🤖 AI Summary
This work addresses the limitation of existing large language model (LLM)-based sequential recommendation methods, which often overlook visual product information and consequently struggle to distinguish items that are textually similar but visually distinct. To bridge this gap, we propose PixRec, the first vision-language framework that integrates visual context into LLM-based sequential recommendation. PixRec employs a dual-tower architecture to fuse product images with textual attributes and aligns multimodal features through a projection mechanism, jointly modeling user-item and item-item interactions via a hybrid training objective. Experimental results on the image-augmented Amazon Reviews dataset demonstrate that PixRec significantly outperforms text-only baselines, achieving a threefold improvement in Top-1 accuracy and a 40% gain in Top-10 accuracy, thereby substantially enhancing recommendation performance.
📝 Abstract
Large Language Models (LLMs) have recently shown strong potential for usage in sequential recommendation tasks through text-only models, which combine advanced prompt design, contrastive alignment, and fine-tuning on downstream domain-specific data. While effective, these approaches overlook the rich visual information present in many real-world recommendation scenarios, particularly in e-commerce. This paper proposes PixRec - a vision-language framework that incorporates both textual attributes and product images into the recommendation pipeline.
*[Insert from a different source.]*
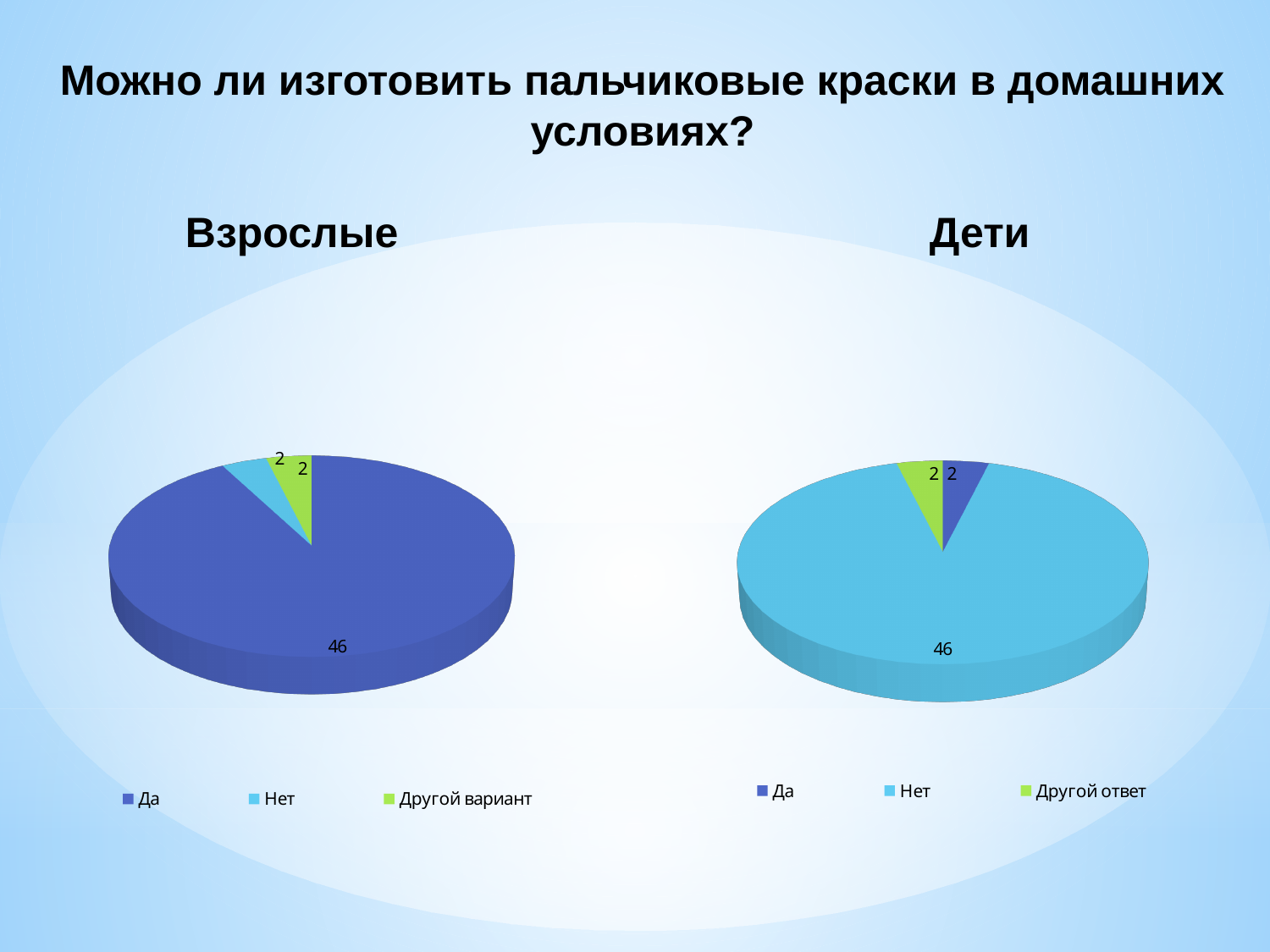
In the "Дети" chart, what is the value for "Да"? 2 What kind of chart is the "Взрослые" chart? Pie chart In the "Дети" chart, which category has the largest slice? Нет How many entries does the legend of the "Дети" chart list? 3 What is the third legend entry in the "Дети" chart? Другой ответ In the "Взрослые" chart, which category has the largest slice? Да In the "Дети" chart, what share of the total does the "Нет" slice represent? 92% In the "Взрослые" chart, what is the value for "Да"? 46 In the "Дети" chart, which is larger, the value for "Да" or the value for "Нет"? Нет In the "Дети" chart, what is the value for "Нет"? 46 How many slices does the "Взрослые" pie chart have? 3 In the "Взрослые" chart, what is the difference between the values for "Да" and "Нет"? 44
Our architecture leverages a vision-language model backbone capable of jointly processing image-text sequences, maintaining a dual-tower structure and mixed training objective while aligning multi-modal feature projections for both item-item and user-item interactions. Using the Amazon Reviews dataset augmented with product images, our experiments demonstrate $3\times$ and 40% improvements in top-rank and top-10 rank accuracy over text-only recommenders respectively, indicating that visual features can help distinguish items with similar textual descriptions. Our work outlines future directions for scaling multi-modal recommenders training, enhancing visual-text feature fusion, and evaluating inference-time performance. This work takes a step toward building software systems utilizing visual information in sequential recommendation for real-world applications like e-commerce.